Dieser Beitrag spricht mir aus der Seele. Ich möchte nur Google als Bewertungsmaßtab einschränken wollen.
Google mag als Plattform vielleicht nicht jedem gefallen. Doch je mehr Leute bewerten, umso besser das finale Resultat und aussagekräftig die Bewertung. Denn die Masse kann einzelne Ausreisser egalisieren und final steht dann ein sehr schlüssiges Ergebnis da, wenn 2450 Leute Bewertungen abgegeben haben. Da kann man sich in der Regel schon drauf verlassen.
Auch die Vergabe des Grünen Sterns ist nicht nachvollziehbar…
Jap grüner Stern sponsored by Nestle… der größte Witz aller Zeiten
Nestlé kann sicherlich machen, was sie wollen. Da wird es immer Ärger geben, was ich fragwürdig finde. Wenn ein Unternehmen sich für die Umwelt stark macht, kann es per se nicht schlecht sein. Wenn es beiträgt, die Lage zu verbessern, ist mir die Company gleich.
Das sehe ich auch so. Da muss man mal nachhaken.
Hello Steffen, I would like to say I do agree with you. It is very hard for me to see how the green star and how a new open restaurant, just been open for 1 month can be awarded a star.
One of the Michelin’s core values, which is found in their homepage is:
“Reliability – the different categories awarded by the guide are never just the result of one person’s judgment, they are formed by a collective decision which is the result of a long process”
Source: Guide Michelin’s homepage
This make me very doubtful about the star awarded to faelt that was just open 1 month. For me a star is something you need to earn, when in this case it seems like it was a 100% PR stunt from the Michelin guide.
Another act of misusing the guides power and influence was to send out pretty personalized emails directly to the Headchef’s apologizing that no real gala could be arranged, instead the Headchef in question was invited personally to the digital gala online. This even if no rewards was given.
Another very mean PR trick to get clicks and attention.
The Michelin Guide is doing what they want, they play with their own rules and these stars and it’s getting more clear for each year. It’s pure business with manipulating business strategies to get followers, clicks and influence.

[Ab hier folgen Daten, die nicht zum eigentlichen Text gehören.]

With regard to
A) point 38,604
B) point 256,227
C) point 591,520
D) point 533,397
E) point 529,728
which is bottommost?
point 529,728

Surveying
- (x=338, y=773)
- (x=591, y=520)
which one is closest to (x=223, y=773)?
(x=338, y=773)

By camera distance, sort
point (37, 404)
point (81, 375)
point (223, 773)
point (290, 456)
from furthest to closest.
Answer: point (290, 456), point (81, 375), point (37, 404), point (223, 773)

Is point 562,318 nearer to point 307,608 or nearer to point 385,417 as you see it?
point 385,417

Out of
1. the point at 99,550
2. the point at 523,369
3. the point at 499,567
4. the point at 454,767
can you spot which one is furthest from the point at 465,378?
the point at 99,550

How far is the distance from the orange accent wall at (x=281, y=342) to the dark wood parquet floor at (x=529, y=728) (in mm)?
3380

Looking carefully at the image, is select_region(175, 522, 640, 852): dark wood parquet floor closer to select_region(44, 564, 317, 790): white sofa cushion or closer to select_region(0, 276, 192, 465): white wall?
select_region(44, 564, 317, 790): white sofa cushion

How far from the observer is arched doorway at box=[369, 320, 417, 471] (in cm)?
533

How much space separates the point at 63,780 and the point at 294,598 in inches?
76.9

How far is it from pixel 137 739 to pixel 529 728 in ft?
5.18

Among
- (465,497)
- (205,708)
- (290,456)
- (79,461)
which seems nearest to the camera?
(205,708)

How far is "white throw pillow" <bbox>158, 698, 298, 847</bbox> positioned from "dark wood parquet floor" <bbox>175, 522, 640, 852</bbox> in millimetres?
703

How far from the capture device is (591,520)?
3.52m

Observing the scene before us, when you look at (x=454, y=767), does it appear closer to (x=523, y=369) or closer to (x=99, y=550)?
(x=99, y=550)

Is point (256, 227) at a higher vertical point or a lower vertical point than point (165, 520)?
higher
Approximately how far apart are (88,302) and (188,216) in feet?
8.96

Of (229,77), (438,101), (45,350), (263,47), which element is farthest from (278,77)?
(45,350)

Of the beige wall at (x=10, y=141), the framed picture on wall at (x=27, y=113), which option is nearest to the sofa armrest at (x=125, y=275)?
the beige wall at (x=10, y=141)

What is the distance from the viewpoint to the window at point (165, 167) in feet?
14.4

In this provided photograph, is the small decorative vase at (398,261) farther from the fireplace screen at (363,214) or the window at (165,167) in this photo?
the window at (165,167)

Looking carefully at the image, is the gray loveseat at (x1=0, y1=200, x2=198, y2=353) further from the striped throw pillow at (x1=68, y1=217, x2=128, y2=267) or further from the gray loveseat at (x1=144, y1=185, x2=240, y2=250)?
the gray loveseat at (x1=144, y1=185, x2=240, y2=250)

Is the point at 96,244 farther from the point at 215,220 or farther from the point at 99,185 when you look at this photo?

I’m a Headchef and have a long experience in Michelin restaurants, I’ve seen a lot weird things the guide have done. But this is the most extreme I’ve experienced.
Thank you for writing
Hello mysterious headchef 🙂
Thank you for your very good comment. There is no need to put one more word. Those examples are just showing what you mentioned here and in my opinion this is the reason why I don’t have trust in the guide anymore.